Why Should Employers and Other Health Care Purchasers Care About It?
Health care quality and safety in the United States fall far short of where it should be. Efforts to reform the delivery of health care are being implemented and tested throughout the country by the Centers for Medicare and Medicaid Services, states, commercial health plans and employers and other health care purchasers. The goal is to improve quality and lower costs by redesigning how physicians, hospitals and other providers deliver care and how consumers seek care.
- The Patient Protection and Affordable Care Act (ACA) sharpened the U.S. health care system’s focus on delivery reform. Among other provisions, the ACA created the Centers for Medicare and Medicaid Innovation to implement and test new health care delivery models with hospitals, physicians and health systems nationally.
- Private sector payers and purchasers are also experimenting with changes to the current financing and structure of the health care system to improve access, quality and affordability for their populations.
What Are Examples of Delivery Reforms?
Delivery reform can take on many forms and structures. There is special focus today on ACOs and PCMH, though there is large variation in the design and implementation of these models.
- ACOs are groups of providers that share financial and medical responsibility for providing coordinated care to patients, with financial incentives to provide high-quality care and limit avoidable, unnecessary spending. ACO physicians receive standard fee schedule payments and hospitals receive either per diems or diagnosis-related groups. The ACO is also typically under either a shared savings or shared risk arrangement, and savings or overspending are calculated against a target and is based on performance against quality measures.
- PCMHs are a redesign of primary care delivery emphasizing population health management, multidisciplinary teams, and care management for at-risk patients. Many PCMHs receive payment according to a base of standard fee schedules, along with incremental payments for care coordination.

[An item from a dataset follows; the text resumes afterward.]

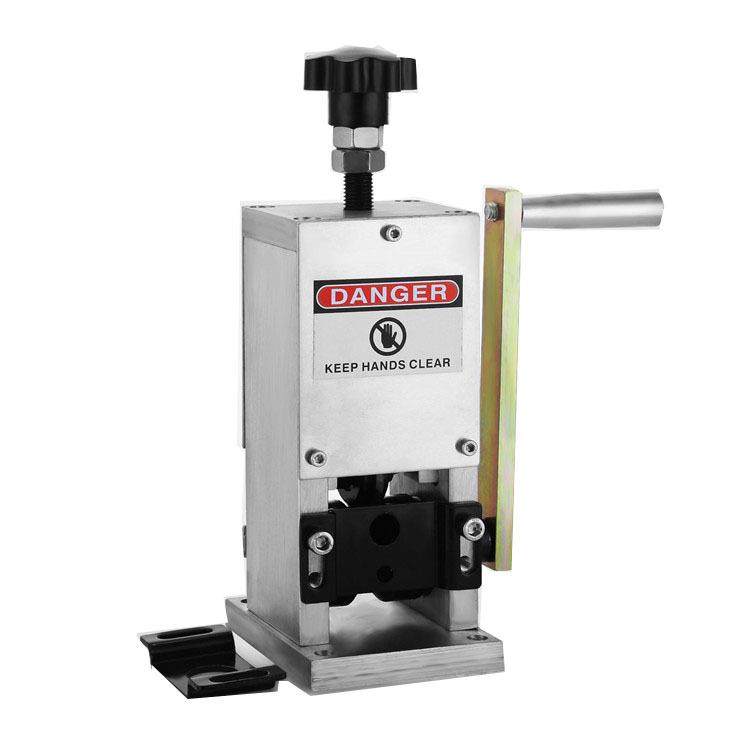 手动手摇剥线机废旧剥便携式导线电线皮机25mm小型铝制剥线机,五金/工具,剥线机,淘宝优惠券,粉丝福利购,淘宝优惠卷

- Focused Factories are characterized by a uniform approach to efficiently delivering a limited set of high-quality services, where expert specialists perform procedures or provide care for a condition and related services for which they have great expertise. Providers can be paid by standard fee schedules or receive bundled payments (a coordinated payment to all providers related to the procedure, condition, or treatment across the episode or length of care).